At first glance, formalizing an idealized process which identifies the best decision in theory may seem trivial: iterate over all available actions, calculate the utility that would be attained in expectation if that action were taken, and select the action which maximizes expected utility. But what are the available actions? And what are the counterfactual universes corresponding to what "would happen" if an action "were taken"? These questions are more difficult than they may seem.
The difficulty is easiest to illustrate in a deterministic setting. Consider a deterministic decision procedure embedded in a deterministic environment. There is exactly one action that the decision procedure is going to select. What, then, are the actions it "could have taken"? Identifying this set may not be easy, especially if the line between agent and environment is blurry. (Recall the genetic algorithm repurposing the motherboard as a radio.) However, action identification is not the focus of this paper.
This paper focuses on the problem of evaluating each action given the action set. The deterministic algorithm will only take one of the available actions; how is the counterfactual environment constructed, in which a deterministic part of the environment does something it doesn't? Answering this question requires a satisfactory theory of counterfactual reasoning, and that theory does not yet exist.
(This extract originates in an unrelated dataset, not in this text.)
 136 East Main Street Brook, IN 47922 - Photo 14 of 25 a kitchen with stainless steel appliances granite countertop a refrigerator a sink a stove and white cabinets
Many problems are characterized by their idealized solutions, and the problem of decision-making is no exception. To fully describe the problem faced by intelligent agents making decisions, it is necessary to provide an idealized procedure which takes a description of an environment and one of the agents within, and identifies the best action available to that agent. Philosophers have studied candidate procedures for quite some time, under the name of decision theory. The investigation of what is now called decision theory stretches back to Pascal and Bernoulli; more recently decision theory has been studied by Wald (1939), Lehmann (1950), Jeffrey (1965), Lewis (1981), Joyce (1999), Pearl (2000) and many others.
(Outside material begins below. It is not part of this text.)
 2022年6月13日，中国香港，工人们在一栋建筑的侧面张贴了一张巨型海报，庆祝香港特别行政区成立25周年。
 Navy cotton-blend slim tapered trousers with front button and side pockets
Various formulations of decision theory correspond to different ways of formalizing counterfactual reasoning. Unfortunately, the standard answers from the literature do not allow for the description of an idealized decision procedure. Two common formulations and their shortcomings are discussed in Section 2. Section 3 argues that these shortcomings imply the need for a better theory of counterfactual reasoning to fully describe the problem that artificially intelligent systems face when selecting actions. Sections 4 and 5 discuss two recent insights that give some reason for optimism and point the way toward promising avenues for future research. Nevertheless, Section 6 briefly discusses the pessimistic scenario in which it is not possible to fully formalize the problem of decision-making before the need arises for robust decision-making heuristics. Section 7 concludes by tying this study of decision theory back to the more general problem of aligning smarter-than-human systems with human interests.
1: For simplicity, assume von Neumann-Morgenstern rational preferences, that is, preferences describable by some utility function. The problems of decision theory arise regardless of how preferences are encoded.